* [Dataset extract]:
——————————

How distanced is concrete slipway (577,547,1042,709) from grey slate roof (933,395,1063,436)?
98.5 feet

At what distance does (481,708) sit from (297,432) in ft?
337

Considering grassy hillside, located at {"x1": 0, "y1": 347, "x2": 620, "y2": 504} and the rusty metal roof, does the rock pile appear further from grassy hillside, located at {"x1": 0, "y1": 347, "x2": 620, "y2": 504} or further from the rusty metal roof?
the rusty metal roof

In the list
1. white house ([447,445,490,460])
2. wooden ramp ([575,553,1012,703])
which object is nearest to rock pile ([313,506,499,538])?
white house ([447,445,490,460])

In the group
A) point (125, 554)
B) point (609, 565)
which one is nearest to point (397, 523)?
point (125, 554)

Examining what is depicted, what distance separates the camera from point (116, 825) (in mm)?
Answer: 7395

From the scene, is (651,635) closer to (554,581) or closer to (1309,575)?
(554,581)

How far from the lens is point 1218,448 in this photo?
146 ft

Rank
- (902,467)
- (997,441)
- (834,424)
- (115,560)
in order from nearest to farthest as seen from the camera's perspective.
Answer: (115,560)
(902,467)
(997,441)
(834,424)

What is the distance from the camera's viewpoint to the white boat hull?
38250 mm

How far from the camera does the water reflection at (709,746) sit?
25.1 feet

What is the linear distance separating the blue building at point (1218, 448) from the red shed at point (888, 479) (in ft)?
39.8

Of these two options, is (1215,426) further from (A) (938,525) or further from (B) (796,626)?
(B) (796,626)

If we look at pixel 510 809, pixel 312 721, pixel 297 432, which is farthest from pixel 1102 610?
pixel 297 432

——————————

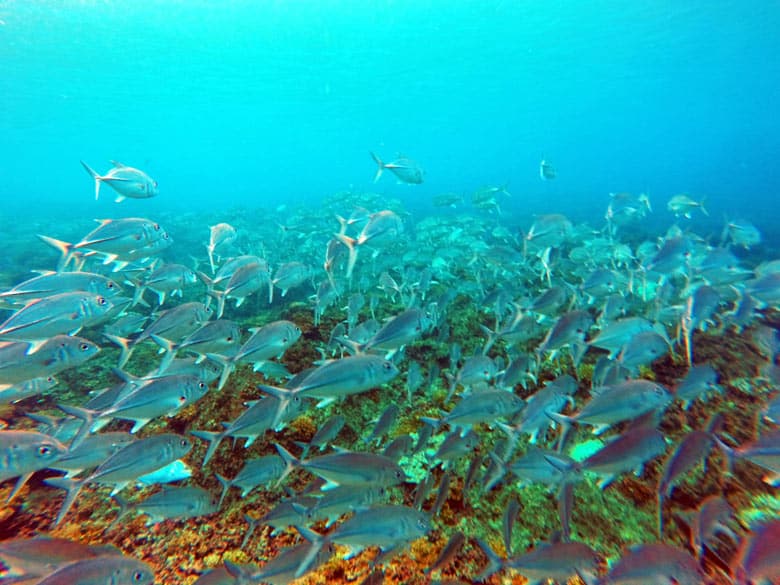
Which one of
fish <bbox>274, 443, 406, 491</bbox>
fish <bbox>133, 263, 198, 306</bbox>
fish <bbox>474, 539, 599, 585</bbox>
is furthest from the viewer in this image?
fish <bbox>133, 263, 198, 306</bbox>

——————————

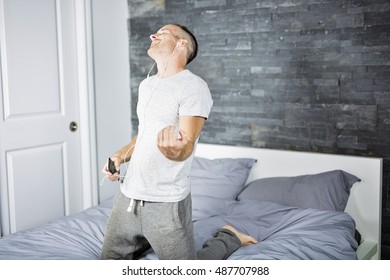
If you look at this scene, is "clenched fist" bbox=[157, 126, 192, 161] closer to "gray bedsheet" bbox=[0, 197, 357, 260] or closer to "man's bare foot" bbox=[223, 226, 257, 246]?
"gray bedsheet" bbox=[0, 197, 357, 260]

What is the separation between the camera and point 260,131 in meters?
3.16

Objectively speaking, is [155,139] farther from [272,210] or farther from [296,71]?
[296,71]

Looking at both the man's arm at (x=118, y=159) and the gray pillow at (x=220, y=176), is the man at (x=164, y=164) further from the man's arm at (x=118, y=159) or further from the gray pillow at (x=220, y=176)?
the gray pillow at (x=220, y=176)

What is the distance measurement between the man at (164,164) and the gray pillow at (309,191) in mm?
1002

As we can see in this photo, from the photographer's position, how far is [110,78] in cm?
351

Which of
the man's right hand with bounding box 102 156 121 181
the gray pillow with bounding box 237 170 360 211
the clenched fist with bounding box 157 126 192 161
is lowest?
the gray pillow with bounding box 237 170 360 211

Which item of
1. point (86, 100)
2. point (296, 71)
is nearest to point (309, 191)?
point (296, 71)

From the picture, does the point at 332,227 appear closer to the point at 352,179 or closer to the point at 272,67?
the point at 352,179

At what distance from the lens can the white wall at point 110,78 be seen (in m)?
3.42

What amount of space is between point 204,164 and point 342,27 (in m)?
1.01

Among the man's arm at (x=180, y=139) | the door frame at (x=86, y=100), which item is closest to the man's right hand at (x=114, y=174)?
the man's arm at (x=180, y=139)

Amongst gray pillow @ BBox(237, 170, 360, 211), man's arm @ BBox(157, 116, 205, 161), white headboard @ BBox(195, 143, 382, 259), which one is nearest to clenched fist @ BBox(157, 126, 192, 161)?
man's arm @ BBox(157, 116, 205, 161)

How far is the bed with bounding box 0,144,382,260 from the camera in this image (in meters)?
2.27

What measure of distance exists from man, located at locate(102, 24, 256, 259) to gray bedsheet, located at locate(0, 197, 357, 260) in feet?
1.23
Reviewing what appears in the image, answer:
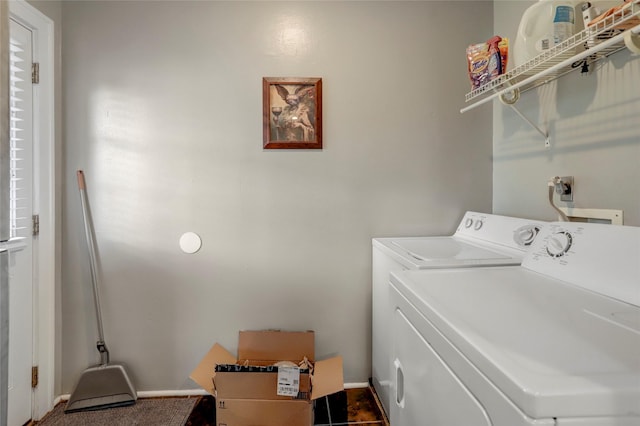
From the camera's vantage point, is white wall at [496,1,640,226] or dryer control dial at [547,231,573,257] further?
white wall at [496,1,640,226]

——————————

* [Do this]: Report every line in the items above that contains the word "hand".

* [Final result]:
the man's right hand with bounding box 102 156 121 181
Among the man's arm at (x=180, y=139) | the door frame at (x=86, y=100), which item is closest to the man's right hand at (x=114, y=174)?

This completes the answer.